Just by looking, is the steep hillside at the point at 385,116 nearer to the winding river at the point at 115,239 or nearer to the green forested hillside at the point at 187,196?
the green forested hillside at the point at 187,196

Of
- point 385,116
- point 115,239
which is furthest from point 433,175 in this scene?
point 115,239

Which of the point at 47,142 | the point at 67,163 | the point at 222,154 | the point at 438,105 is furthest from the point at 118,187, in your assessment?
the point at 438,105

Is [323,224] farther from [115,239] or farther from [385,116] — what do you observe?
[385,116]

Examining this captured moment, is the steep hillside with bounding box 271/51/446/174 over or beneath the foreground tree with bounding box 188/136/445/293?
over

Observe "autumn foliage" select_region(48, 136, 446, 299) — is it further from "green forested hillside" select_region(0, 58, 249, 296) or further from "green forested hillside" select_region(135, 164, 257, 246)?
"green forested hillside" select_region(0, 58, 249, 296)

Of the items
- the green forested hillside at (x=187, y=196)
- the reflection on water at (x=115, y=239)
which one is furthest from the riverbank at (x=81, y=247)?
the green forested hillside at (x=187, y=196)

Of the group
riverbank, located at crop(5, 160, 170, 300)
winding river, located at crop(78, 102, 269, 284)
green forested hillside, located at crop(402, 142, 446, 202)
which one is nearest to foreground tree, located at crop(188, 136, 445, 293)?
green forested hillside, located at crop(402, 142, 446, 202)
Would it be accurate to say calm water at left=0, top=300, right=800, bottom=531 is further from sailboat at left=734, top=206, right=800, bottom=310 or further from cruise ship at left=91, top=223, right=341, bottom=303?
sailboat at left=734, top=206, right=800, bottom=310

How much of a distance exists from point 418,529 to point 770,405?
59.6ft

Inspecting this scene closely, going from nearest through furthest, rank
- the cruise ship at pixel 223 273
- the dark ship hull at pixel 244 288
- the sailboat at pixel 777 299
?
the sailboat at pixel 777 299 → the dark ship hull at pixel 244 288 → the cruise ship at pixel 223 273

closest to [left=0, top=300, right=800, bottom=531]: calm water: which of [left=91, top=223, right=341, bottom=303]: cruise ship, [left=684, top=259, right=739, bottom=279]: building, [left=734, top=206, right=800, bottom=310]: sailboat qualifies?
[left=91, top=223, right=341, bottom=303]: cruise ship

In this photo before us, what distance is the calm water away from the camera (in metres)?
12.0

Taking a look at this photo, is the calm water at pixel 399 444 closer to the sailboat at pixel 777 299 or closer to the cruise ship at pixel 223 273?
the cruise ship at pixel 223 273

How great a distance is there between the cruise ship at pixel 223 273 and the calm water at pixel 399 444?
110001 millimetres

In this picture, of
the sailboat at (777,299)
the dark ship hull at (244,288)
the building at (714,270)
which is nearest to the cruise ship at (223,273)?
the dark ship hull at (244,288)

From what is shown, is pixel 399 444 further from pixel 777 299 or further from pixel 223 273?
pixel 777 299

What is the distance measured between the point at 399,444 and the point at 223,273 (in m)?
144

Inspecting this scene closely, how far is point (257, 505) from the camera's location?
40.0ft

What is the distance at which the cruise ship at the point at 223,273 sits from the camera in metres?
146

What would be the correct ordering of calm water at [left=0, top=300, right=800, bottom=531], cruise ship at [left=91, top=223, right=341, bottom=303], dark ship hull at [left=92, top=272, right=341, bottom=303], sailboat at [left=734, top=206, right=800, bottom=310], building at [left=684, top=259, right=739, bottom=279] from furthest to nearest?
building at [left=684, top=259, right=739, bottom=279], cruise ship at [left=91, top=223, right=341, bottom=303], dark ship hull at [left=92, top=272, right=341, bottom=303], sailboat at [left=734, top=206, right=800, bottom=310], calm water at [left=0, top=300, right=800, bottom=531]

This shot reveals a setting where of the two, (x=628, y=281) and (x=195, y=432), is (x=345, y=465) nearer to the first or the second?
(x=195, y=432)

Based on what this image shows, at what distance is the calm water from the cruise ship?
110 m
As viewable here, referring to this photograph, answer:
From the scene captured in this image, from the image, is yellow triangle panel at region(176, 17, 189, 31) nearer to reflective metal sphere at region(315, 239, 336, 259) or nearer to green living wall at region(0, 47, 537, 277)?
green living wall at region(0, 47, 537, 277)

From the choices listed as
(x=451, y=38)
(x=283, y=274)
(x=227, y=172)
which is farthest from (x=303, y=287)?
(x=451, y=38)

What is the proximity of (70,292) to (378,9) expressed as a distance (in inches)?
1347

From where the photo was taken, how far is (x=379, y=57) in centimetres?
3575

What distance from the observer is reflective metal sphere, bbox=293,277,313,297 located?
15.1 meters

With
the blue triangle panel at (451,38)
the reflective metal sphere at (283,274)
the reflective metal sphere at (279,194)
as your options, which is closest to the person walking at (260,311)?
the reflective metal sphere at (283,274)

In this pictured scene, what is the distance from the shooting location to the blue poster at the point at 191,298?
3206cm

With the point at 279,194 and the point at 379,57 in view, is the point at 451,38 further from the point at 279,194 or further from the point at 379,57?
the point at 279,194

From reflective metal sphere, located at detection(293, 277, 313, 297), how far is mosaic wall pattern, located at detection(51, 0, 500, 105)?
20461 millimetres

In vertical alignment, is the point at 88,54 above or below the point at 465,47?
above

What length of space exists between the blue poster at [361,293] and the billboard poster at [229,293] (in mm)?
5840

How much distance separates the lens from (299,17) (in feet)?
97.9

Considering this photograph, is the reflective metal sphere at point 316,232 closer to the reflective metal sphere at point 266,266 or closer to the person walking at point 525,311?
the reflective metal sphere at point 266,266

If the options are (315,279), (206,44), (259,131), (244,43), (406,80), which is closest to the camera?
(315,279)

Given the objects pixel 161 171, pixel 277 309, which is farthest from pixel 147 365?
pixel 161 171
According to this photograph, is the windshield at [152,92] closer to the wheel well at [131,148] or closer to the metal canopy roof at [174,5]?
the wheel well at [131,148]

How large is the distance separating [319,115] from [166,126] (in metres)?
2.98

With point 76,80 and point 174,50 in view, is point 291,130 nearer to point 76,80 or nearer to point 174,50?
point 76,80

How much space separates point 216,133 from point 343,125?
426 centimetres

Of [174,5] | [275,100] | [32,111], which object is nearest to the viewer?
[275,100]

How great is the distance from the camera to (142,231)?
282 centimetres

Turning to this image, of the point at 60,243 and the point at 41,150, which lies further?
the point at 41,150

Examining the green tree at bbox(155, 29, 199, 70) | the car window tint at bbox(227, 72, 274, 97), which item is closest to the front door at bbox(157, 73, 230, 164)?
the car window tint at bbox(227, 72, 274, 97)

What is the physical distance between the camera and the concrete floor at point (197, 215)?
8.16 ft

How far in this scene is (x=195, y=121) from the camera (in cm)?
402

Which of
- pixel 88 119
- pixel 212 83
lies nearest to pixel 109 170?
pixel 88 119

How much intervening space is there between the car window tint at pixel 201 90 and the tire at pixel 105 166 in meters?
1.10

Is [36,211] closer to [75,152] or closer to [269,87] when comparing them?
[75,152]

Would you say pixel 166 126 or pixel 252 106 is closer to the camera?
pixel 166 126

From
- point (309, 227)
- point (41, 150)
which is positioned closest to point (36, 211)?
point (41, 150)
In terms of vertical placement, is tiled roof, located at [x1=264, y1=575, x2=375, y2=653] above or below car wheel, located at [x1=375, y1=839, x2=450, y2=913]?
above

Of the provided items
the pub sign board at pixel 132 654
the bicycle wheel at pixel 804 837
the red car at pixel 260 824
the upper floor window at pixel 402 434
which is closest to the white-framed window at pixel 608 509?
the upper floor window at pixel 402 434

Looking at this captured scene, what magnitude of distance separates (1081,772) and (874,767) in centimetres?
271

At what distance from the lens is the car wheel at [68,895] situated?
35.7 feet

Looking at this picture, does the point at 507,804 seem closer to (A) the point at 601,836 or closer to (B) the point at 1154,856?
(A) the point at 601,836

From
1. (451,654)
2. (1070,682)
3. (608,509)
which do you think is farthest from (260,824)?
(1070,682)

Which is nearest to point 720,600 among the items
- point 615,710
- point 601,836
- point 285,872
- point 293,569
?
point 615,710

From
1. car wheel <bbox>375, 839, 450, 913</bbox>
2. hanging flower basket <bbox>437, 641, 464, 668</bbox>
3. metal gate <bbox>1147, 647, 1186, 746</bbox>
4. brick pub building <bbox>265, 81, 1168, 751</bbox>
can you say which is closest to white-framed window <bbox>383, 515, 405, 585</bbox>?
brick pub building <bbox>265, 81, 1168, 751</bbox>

★ ★ ★ ★ ★

(WHAT THE EXERCISE ASKS)
Put the part that opens with the line containing "Is [36,211] closer" and closes at the end of the entries into a Markdown table with the columns No. and Entry Line. Leave out blank lines.

(RESPONSE)
| No. | Entry Line |
|---|---|
| 1 | Is [36,211] closer to [75,152] or closer to [269,87] when comparing them? |
| 2 | [75,152] |
| 3 | Would you say pixel 166 126 or pixel 252 106 is closer to the camera? |
| 4 | pixel 166 126 |
| 5 | From |
| 6 | - point (309, 227) |
| 7 | - point (41, 150) |
| 8 | which is positioned closest to point (36, 211)? |
| 9 | point (41, 150) |
| 10 | In terms of vertical placement, is tiled roof, located at [x1=264, y1=575, x2=375, y2=653] above or below car wheel, located at [x1=375, y1=839, x2=450, y2=913]? |
| 11 | above |
| 12 | Of the provided items |
| 13 | the pub sign board at pixel 132 654 |
| 14 | the bicycle wheel at pixel 804 837 |
| 15 | the red car at pixel 260 824 |
| 16 | the upper floor window at pixel 402 434 |
| 17 | which is closest to the white-framed window at pixel 608 509? |
| 18 | the upper floor window at pixel 402 434 |
| 19 | Looking at this captured scene, what magnitude of distance separates (1081,772) and (874,767) in centimetres? |
| 20 | 271 |
| 21 | At what distance from the lens is the car wheel at [68,895] situated? |
| 22 | 35.7 feet |
| 23 | Looking at this picture, does the point at 507,804 seem closer to (A) the point at 601,836 or closer to (B) the point at 1154,856? |
| 24 | (A) the point at 601,836 |
| 25 | From |
| 26 | 1. (451,654) |
| 27 | 2. (1070,682) |
| 28 | 3. (608,509) |
| 29 | which do you think is farthest from (260,824)? |
| 30 | (1070,682) |
| 31 | Which is nearest to point 720,600 among the items |
| 32 | - point 615,710 |
| 33 | - point 601,836 |
| 34 | - point 285,872 |
| 35 | - point 293,569 |
| 36 | ? |
| 37 | point 615,710 |
| 38 | From |
| 39 | 1. car wheel <bbox>375, 839, 450, 913</bbox> |
| 40 | 2. hanging flower basket <bbox>437, 641, 464, 668</bbox> |
| 41 | 3. metal gate <bbox>1147, 647, 1186, 746</bbox> |
| 42 | 4. brick pub building <bbox>265, 81, 1168, 751</bbox> |
| 43 | can you say which is closest to white-framed window <bbox>383, 515, 405, 585</bbox>? |
| 44 | brick pub building <bbox>265, 81, 1168, 751</bbox> |